-- PROBLEM TO WORK ON --
Repeat the material exactly, leaving nothing out.

-- INFORMATION PROVIDED --
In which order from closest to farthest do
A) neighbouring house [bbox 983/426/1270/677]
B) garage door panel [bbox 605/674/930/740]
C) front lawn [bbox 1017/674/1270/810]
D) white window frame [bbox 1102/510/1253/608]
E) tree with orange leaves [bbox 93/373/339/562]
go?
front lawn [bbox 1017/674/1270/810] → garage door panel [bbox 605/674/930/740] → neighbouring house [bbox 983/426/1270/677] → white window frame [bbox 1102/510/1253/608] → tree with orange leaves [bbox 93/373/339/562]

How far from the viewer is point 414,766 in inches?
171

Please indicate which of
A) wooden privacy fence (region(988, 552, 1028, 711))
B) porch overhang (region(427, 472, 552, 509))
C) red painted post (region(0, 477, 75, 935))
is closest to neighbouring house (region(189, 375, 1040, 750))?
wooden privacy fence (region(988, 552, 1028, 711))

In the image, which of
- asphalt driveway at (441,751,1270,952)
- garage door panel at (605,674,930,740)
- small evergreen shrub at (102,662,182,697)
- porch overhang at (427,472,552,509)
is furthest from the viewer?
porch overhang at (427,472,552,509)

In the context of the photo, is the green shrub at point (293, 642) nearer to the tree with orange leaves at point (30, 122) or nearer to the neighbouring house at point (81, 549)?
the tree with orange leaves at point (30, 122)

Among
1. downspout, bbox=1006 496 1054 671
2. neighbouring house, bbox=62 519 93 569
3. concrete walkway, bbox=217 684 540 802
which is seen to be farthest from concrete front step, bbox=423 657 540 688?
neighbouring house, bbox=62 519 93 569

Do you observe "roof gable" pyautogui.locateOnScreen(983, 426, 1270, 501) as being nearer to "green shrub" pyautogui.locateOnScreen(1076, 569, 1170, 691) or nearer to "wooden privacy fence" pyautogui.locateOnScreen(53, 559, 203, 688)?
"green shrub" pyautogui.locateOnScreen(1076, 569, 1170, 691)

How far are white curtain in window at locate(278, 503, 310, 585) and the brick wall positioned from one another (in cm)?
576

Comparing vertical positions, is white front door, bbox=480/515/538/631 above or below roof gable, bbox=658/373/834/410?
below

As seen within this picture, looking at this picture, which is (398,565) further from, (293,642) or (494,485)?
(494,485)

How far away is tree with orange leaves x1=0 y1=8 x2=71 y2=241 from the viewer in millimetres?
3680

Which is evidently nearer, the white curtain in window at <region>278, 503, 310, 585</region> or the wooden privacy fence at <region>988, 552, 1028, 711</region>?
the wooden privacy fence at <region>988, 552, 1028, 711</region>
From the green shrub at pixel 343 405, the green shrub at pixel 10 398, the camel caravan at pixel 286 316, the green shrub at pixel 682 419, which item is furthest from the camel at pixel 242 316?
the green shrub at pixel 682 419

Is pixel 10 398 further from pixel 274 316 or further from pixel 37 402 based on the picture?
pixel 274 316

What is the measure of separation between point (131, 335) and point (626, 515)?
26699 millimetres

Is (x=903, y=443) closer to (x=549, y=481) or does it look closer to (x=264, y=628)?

-- REPLY --
In which order from closest to farthest do
A) neighbouring house [bbox 983/426/1270/677]
B) garage door panel [bbox 605/674/930/740]
C) front lawn [bbox 1017/674/1270/810]
D) white window frame [bbox 1102/510/1253/608]
E) tree with orange leaves [bbox 93/373/339/562]
go?
front lawn [bbox 1017/674/1270/810] → garage door panel [bbox 605/674/930/740] → neighbouring house [bbox 983/426/1270/677] → white window frame [bbox 1102/510/1253/608] → tree with orange leaves [bbox 93/373/339/562]

How far from the viewer is point 414,766 in inches?
171

Please indicate which of
A) wooden privacy fence (region(988, 552, 1028, 711))
B) porch overhang (region(427, 472, 552, 509))
C) red painted post (region(0, 477, 75, 935))
is closest to neighbouring house (region(189, 375, 1040, 750))?
wooden privacy fence (region(988, 552, 1028, 711))

In the image, which of
- asphalt driveway at (441,751,1270,952)
- garage door panel at (605,674,930,740)
- small evergreen shrub at (102,662,182,697)
- porch overhang at (427,472,552,509)
is furthest from the viewer?
porch overhang at (427,472,552,509)

In the context of the photo, is the green shrub at point (293, 642) nearer to the tree with orange leaves at point (30, 122) or nearer to the neighbouring house at point (81, 549)?
the tree with orange leaves at point (30, 122)

Among
1. downspout, bbox=1006 496 1054 671
2. neighbouring house, bbox=62 519 93 569
3. concrete walkway, bbox=217 684 540 802
which is seen to be farthest from concrete front step, bbox=423 657 540 688?
neighbouring house, bbox=62 519 93 569

Do you observe "roof gable" pyautogui.locateOnScreen(983, 426, 1270, 501) as being nearer to "green shrub" pyautogui.locateOnScreen(1076, 569, 1170, 691) or nearer to "wooden privacy fence" pyautogui.locateOnScreen(53, 559, 203, 688)?
"green shrub" pyautogui.locateOnScreen(1076, 569, 1170, 691)

How far are white curtain in window at locate(278, 503, 310, 585) and the brick wall positioned from one another (in cm)?
576

Comparing vertical positions, is white front door, bbox=480/515/538/631 above or below roof gable, bbox=658/373/834/410?
below

As seen within this picture, looking at this picture, which is (398,565) further from, (293,642) or (494,485)?
(494,485)

How far away is tree with orange leaves x1=0 y1=8 x2=71 y2=241 from the viewer in millimetres?
3680

Which is evidently nearer, the white curtain in window at <region>278, 503, 310, 585</region> or the wooden privacy fence at <region>988, 552, 1028, 711</region>?
the wooden privacy fence at <region>988, 552, 1028, 711</region>
From the green shrub at pixel 343 405, the green shrub at pixel 10 398, the camel caravan at pixel 286 316, the green shrub at pixel 682 419, which item is furthest from the camel at pixel 242 316?
the green shrub at pixel 682 419

Is pixel 10 398 further from pixel 274 316 or further from pixel 37 402 based on the picture?
pixel 274 316

What is the measure of separation between point (131, 335) and point (626, 515)?
26699 millimetres

Is (x=903, y=443) closer to (x=549, y=481) or does it look closer to (x=264, y=628)?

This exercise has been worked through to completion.